Thomas Serre, assistant professor of cognitive, linguistic and psychological sciences at Brown, and colleagues at MIT and Caltech have developed a computer-based system that can learn how to identify behaviors of interest and then analyze many hours of video. The team describes the system in <em>Nature Communications</em>.

PROVIDENCE, R.I. [Brown University] — For decades, carefully logging data about how mice go through the motions of their daily routines has been a tedious staple of behavioral and neuroscience research:

  • Hour 2, minute 27: mouse 4 is sleeping;
  • Hour 3, minute 12: mouse 7 is eating;

and so on. It’s a task most people would happily cede to automation. Now, says Thomas Serre, assistant professor of cognitive, linguistic and psychological sciences at Brown University, that’s finally possible.

In a paper to be published online Sept. 7, 2010, in the journal Nature Communications, Serre and a team of colleagues at the Massachusetts Institute of Technology and California Institute of Technology describe a new computer system that is as accurate as people in identifying mouse behaviors in videos. What’s more, the team is making the fully customizable open-source software available for free. Given standard camcorder footage of a mouse, the software will automatically identify a mouse’s behavior frame by frame.

“We measured the agreement [on mouse behaviors] between any two human observers and it was more than 70 percent,” said Serre, who joined the Brown faculty in January 2010 after conducting his doctoral and postdoctoral studies, including the work described in the paper, at MIT. “The system agreed with humans at the same level. There was no significant difference between the annotations provided by our system and any two human observers.”

The value of the software is not only that it could relieve graduate students and lab technicians from some boredom. It takes about 25 person-hours to fully annotate an hour of mouse movies. In a small experiment with 10 mice who are each observed for 5 hours, that’s 1,250 person-hours of work. Because it is computerized, the system might also provide less subjective annotations than a human team would and could therefore be less susceptible to bias.

There are a few commercial programs on the market, some of which cost thousands of dollars, Serre says. They mostly base their behavioral coding on sensors, rather than video, and therefore have agreement rates with human observers of around 60 percent, substantially lower than the rates between people or between people and the system reported in the paper.

Mimicking the brain

Although feats of artificial perception that compare to real perception are notable, it should not be a surprise that the system matches human levels of observation. It is, after all, based on a computer model of how the human brain interprets what it sees.

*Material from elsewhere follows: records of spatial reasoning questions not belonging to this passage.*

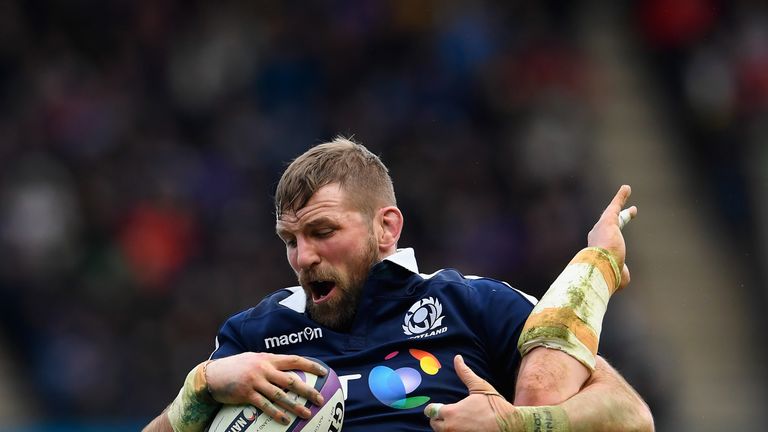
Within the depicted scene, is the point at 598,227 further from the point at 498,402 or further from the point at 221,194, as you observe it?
the point at 221,194

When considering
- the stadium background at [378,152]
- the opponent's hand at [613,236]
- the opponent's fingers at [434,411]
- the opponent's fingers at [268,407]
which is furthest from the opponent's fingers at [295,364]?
the stadium background at [378,152]

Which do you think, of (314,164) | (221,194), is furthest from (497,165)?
(314,164)

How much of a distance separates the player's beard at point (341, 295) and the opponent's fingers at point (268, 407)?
0.61 meters

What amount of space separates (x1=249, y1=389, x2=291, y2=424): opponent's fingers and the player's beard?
61cm

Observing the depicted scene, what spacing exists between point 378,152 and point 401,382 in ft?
24.3

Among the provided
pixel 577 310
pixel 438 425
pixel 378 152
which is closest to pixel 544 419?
pixel 438 425

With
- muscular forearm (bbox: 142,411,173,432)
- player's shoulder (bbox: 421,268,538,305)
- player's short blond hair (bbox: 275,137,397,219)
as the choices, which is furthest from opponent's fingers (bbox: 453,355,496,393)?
muscular forearm (bbox: 142,411,173,432)

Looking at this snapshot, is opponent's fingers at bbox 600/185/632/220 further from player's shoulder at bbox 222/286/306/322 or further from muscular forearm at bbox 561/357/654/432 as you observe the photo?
player's shoulder at bbox 222/286/306/322

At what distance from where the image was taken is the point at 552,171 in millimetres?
11820

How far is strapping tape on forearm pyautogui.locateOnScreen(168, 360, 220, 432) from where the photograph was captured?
443 cm

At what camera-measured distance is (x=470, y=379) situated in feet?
13.5

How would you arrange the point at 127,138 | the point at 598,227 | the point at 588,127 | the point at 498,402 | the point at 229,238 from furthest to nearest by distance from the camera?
the point at 588,127 < the point at 127,138 < the point at 229,238 < the point at 598,227 < the point at 498,402

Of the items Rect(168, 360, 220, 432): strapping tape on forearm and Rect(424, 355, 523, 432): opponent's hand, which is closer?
Rect(424, 355, 523, 432): opponent's hand

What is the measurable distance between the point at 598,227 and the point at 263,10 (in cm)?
979
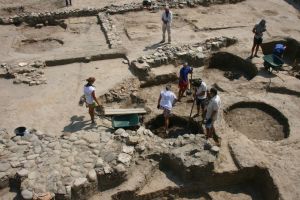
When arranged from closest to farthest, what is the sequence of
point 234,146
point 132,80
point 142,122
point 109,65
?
point 234,146 < point 142,122 < point 132,80 < point 109,65

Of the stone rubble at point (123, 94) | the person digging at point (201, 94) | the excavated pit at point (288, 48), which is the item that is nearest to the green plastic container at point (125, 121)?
the stone rubble at point (123, 94)

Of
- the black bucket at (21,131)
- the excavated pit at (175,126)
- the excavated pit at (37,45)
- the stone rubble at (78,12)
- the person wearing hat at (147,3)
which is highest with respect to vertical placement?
the person wearing hat at (147,3)

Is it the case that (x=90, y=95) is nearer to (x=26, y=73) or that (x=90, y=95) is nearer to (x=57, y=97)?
(x=57, y=97)

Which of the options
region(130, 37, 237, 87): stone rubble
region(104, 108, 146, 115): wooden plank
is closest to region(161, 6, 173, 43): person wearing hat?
region(130, 37, 237, 87): stone rubble

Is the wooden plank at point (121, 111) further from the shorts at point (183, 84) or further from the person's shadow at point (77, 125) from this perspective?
the shorts at point (183, 84)

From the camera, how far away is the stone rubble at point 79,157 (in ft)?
24.5

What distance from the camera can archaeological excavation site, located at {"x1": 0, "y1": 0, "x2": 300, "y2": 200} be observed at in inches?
316

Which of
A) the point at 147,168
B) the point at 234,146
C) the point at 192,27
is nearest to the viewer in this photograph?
the point at 147,168

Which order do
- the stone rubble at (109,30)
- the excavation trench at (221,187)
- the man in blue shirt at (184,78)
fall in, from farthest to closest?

“It’s mimicking what the visual system does when you process motion,” Serre says.

In addition, the system learns from experience. To train it to detect grooming behavior, for example, the researchers fed the system lots of videos of mice grooming themselves and certified what the behavior was so the system would know. From there the software was able to identify new scenes of grooming without any coaching. In the paper, the team shows that the software is capable of performing the chore even in different strains of mice in a variety of lighting and other conditions.

Serre says the software is likely to be easy to train to work with other lab animals.

At least for mice, the software is essentially ready to go for use in lab experiments, says Kevin Bath, a neuroscience researcher, who was not involved in developing the software. In his work, studying models of obsessive-compulsive disorder in mice, reviewing videos of the rodents is the daily grind.

“It would be fabulous,” he said. “It makes productivity much greater. You can actually do a lot more behavioral analysis and get a lot more complex behavioral characterizations of the animals without the need for people spending significant amounts of time going back and coding.”

In a recent study Bath co-authored on obsessive-compulsive mice, he investigated a propensity for extreme overgrooming that develops over time. Key questions included when does the uptick in grooming behavior start, how much more grooming is going on, and do certain drugs reduce the behavior.

To keep the research manageable, the team only coded minute-by-minute behavior for half-hour episodes four times a day for each mouse. With the system co-developed by Serre, Bath says, they could record and analyze full days of footage providing much richer data.

To do that without a computer would require a certain amount of obsession in its own right.

The paper’s other authors are Hueihan Jhuang, Estibaliz Garrote, and Tomaso Poggio at MIT, and Xinlin Yu, Vinita Khilnani, and Andrew D. Steele at Caltech.